Testing with Polkadot-JS Apps UI

Assuming that you successfully built your chain, let's run it and use the PolkadotJS Apps UI to interact with it.

In your chain's project directory, run:

./target/release/node-template --tmp --dev

By doing this, we're specifying to run a temporary chain in developer mode, so as not to need to purge storage each time we want to start a fresh chain.

Assuming that blocks are being finalized (which you should be able to see from the terminal in which you ran the above command), head over to Polkadot.js Apps UI.

Follow these steps:

• Check that you're connected to the Local Node. Click on the top left circular network icon, open the Development section, and choose Local Node. Your node is default to be 127.0.0.1.:9944.

• Now go to: Developer -> Extrinsics and submit a signed extrinsic using kittiesModule by calling the createKitty() dispatchable.

• Check for the associated event Created by going to Network -> Explorer. You should be able to see the events emitted and query their block details.

• Check your newly created Kitty's details by going to Developer -> Chain State. Select the kittiesModule pallet and query Kitties. Be sure to uncheck the include option box and you should be able to see the details of your newly minted Kitty in the following format:

kittiesModule.kitties: Option<PalletKittiesKitty>
[
  [
    [
      0x235ebacf77c49c88645e7dfdd33a2153
    ]
    {
      dna: 0x235ebacf77c49c88645e7dfdd33a2153
      price: null
      gender: Female
      owner: 5FHneW46xGXgs5mUiveU4sbTyGBzmstUspZC92UhjJM694ty
      generation: 0
    }
  ]
]

• Check that other storage items correctly reflect the creation of additional Kitties.

Congratulations! We've learnt how to implement the key parts of what powers a FRAME pallet and how to put them to use. In the next section we'll be building on our knowledge by adding more capabilities to our pallet.
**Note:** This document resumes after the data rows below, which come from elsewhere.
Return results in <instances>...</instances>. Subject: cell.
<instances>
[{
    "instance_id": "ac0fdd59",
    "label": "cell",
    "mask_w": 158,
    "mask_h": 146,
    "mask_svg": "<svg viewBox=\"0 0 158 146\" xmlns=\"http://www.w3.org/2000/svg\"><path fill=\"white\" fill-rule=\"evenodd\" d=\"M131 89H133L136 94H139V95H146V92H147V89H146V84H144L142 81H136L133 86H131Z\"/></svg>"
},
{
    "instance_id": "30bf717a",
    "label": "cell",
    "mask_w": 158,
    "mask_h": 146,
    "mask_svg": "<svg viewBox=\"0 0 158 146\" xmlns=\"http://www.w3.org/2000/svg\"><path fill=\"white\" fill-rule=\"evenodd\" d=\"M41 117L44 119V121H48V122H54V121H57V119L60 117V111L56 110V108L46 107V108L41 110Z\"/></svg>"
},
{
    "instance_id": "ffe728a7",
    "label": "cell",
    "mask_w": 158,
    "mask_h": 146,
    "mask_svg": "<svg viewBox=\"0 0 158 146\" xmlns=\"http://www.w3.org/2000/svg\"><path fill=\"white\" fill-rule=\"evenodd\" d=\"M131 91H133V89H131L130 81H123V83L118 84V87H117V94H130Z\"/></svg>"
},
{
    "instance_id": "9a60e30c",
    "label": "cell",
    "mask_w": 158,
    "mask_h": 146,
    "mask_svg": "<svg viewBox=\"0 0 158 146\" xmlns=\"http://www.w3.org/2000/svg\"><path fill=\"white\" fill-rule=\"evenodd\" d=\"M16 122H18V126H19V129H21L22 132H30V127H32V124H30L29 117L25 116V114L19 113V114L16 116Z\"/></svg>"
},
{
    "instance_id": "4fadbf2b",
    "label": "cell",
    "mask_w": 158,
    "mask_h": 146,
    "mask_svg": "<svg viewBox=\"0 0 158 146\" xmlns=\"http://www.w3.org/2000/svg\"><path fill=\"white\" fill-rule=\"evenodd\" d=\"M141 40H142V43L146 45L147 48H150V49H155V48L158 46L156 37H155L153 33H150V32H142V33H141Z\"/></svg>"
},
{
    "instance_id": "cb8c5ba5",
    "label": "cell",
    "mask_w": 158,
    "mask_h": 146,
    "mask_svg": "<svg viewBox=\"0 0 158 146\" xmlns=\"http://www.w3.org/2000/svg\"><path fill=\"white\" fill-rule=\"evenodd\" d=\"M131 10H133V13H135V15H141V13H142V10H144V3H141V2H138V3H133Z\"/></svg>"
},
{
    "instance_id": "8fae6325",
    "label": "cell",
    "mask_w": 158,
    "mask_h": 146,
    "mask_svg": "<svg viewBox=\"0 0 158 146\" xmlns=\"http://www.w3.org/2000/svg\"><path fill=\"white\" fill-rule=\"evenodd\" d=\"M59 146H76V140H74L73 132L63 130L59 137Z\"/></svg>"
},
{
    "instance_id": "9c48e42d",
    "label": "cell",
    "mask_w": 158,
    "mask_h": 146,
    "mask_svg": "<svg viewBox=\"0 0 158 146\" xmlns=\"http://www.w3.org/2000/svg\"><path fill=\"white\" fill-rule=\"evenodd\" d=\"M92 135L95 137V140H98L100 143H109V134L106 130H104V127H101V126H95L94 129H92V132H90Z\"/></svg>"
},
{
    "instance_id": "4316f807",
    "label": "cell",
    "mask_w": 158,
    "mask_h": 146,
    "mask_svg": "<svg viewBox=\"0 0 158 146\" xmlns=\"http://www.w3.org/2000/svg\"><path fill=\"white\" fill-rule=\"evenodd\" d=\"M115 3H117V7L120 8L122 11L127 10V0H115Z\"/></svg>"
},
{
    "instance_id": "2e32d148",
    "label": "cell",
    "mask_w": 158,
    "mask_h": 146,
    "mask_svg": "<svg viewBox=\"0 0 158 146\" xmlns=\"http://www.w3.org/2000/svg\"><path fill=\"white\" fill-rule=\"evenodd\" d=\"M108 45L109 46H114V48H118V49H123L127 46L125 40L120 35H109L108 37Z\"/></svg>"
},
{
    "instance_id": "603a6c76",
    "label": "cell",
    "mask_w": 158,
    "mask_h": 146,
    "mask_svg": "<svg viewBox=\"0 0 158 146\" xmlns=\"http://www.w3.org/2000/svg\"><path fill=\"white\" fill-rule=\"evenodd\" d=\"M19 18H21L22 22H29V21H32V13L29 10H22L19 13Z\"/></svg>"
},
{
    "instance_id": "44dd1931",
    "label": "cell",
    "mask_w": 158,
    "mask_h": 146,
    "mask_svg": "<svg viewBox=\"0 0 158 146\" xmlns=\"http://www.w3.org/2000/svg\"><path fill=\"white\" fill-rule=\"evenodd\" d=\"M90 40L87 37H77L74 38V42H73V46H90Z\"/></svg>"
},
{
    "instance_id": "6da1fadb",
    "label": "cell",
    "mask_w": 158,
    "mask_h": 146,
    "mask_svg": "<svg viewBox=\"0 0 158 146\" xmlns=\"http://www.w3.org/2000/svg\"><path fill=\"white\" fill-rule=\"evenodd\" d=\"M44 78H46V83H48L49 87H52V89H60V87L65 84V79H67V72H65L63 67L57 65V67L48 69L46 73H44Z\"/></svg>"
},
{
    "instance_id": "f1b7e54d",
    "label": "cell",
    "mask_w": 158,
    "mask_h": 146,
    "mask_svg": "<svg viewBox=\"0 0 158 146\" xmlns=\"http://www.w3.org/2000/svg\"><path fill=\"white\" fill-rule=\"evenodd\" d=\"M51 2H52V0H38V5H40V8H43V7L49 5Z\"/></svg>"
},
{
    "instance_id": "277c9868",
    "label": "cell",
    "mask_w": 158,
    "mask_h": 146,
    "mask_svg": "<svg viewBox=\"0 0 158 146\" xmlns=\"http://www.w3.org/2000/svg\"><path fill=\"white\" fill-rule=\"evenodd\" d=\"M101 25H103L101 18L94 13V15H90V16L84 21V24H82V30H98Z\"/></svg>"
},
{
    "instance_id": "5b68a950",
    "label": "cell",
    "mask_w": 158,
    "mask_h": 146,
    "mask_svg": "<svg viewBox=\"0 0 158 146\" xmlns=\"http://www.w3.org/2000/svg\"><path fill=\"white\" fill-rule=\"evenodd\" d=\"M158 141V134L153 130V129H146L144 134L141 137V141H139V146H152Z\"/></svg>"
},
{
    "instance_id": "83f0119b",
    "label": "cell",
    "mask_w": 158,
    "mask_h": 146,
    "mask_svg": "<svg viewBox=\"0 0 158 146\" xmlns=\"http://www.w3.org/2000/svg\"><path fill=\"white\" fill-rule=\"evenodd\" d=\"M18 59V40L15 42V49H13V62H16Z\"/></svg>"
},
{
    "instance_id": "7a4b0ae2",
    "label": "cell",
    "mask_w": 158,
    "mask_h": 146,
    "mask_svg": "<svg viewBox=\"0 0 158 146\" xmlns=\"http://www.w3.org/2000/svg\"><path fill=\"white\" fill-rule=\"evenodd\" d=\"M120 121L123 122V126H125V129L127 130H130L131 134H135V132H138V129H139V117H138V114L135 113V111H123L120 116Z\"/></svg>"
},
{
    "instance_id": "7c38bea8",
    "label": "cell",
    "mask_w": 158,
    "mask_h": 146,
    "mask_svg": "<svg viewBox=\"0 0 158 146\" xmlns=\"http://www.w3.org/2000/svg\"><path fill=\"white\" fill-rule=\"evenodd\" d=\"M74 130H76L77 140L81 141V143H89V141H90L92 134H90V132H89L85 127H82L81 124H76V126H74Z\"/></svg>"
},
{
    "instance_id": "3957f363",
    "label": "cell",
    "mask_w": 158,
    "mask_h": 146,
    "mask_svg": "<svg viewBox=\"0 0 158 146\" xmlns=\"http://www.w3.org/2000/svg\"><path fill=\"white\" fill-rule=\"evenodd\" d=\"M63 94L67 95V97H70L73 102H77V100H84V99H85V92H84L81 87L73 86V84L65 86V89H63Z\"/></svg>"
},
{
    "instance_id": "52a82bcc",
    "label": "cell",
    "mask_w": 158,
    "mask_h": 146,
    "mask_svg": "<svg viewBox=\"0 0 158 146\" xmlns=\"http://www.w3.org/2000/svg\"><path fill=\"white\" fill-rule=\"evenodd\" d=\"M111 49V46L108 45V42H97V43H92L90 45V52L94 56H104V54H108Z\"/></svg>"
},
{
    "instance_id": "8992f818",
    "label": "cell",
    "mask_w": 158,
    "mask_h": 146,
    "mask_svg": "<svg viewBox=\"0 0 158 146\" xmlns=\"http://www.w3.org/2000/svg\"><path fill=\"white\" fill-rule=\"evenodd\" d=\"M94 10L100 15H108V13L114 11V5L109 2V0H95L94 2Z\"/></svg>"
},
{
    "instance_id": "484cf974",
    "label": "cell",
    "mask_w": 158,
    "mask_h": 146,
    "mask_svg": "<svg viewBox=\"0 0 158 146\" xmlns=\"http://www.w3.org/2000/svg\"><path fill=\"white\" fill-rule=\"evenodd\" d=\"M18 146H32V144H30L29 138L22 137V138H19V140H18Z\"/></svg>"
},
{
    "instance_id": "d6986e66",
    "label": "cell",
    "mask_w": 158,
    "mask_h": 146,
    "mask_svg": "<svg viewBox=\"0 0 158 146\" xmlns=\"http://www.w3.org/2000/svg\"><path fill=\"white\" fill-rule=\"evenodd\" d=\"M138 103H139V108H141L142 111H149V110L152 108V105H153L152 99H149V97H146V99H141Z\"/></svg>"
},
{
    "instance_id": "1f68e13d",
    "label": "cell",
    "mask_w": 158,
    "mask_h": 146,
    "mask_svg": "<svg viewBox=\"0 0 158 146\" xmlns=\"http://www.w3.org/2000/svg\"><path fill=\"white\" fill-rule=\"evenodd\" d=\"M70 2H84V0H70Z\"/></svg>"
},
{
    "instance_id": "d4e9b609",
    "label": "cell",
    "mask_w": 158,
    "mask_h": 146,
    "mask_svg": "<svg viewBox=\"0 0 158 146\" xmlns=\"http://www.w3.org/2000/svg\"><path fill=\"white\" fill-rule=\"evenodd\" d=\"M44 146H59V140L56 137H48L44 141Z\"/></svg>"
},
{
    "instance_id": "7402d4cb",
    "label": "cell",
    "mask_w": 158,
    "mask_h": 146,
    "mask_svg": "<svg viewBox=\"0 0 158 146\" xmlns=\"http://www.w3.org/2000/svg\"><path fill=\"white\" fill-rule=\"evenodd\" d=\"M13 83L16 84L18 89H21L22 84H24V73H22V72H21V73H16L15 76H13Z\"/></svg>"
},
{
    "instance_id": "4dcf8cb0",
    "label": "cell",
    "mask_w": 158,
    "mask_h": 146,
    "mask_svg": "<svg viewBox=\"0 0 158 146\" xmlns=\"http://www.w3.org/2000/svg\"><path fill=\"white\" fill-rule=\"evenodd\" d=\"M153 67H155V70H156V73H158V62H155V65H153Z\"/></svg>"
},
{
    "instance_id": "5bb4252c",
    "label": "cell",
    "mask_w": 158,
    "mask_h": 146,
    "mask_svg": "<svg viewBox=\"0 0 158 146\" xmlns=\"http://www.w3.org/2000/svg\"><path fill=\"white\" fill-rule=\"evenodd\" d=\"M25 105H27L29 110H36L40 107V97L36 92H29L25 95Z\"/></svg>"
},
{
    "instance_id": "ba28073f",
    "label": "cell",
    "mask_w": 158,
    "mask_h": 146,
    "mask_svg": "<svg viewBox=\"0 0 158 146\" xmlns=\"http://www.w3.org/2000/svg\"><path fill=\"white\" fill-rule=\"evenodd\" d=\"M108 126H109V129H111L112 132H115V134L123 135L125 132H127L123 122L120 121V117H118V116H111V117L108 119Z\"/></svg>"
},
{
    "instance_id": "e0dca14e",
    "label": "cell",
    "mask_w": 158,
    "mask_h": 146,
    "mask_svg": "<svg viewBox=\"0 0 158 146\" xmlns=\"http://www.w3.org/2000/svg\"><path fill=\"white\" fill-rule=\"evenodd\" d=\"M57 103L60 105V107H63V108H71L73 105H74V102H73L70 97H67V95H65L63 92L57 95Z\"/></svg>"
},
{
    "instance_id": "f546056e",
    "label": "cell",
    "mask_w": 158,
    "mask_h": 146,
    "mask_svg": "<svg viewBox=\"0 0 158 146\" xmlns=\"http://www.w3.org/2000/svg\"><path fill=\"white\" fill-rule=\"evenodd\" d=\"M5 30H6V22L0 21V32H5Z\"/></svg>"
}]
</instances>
To recap, in this part of the tutorial you've learnt how to:

• Distinguish between implementing a dispatchable function and a private helper function.
• Use #[pallet::call], #[pallet::event] and #[pallet::error].
• Implement basic error checking with FRAME.
• Update values in storage with safety checks.
• Implement FRAME events and use them in a function.
• Query storage items and chain state using the PolkadotJS Apps UI.